A Climate For Change

This past Monday, Hawaii News Now aired parts 3 & 4 of their series, A Climate for Change, a four-part series created by Green Island films. Each episode takes a look at the issues in Hawaii such as the devastating bleaching of reefs, homelessness, the disastrous rail project, COVID-19, Hawaii’s dependence on food and goods from the continent, and a lack of infrastructure to produce our own food. More on that in a moment. I watched the trailer skeptically for parts 3 & 4, as I always watch these things, waiting for the anti-meat propaganda to come. I had hoped that the filmmakers would take a balanced, nuanced approach to diet, nutrition, consuming meat, agriculture, and the environment. They didn’t. But the most alarming aspect of it, given where we are as a country, society, is that the filmmakers promote an idea of one diet, one way to eat.  This tactic is so deeply rooted in colonialism that it begs the question - Have they been asleep? 

 

The film starts with a terrifying and accurate assessment of Hawaii's lack of preparedness in the face of a natural disaster.
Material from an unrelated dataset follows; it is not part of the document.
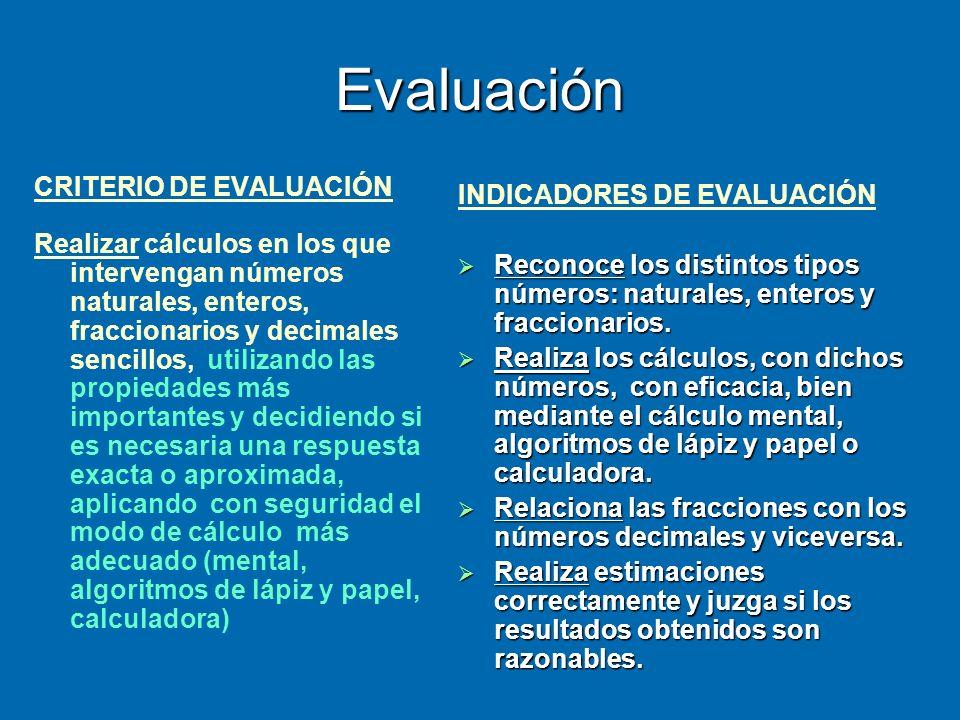Evaluación CRITERIO DE EVALUACIÓN INDICADORES DE EVALUACIÓN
Whether an isolated event such as Hurricane Lane, or the effects of the global pandemic, Hawaii’s reliance on outside resources for food, water, and all other basic life necessities is staggering. If not for the tireless work of incredible human beings, the plight of Hawaii’s most vulnerable citizens would have been much worse. Community leaders like Alicia Higa, Director of Health Promotion for Waimea Coast Comprehensive Health Center; Chad Buck, owner of Hawaii Foodservice Alliance; and our Lt. Governor Josh Green continue to show the true spirit of aloha and dedication to those most in need.  If the film had continued along with this narrative it would have served as a stark warning of how much worse things could get, while offering solutions to ensure Hawaii’s resilience in the face of a natural disaster. It did not. At around the 36-minute mark, the film took an abrupt turn into full-on anti-meat propaganda.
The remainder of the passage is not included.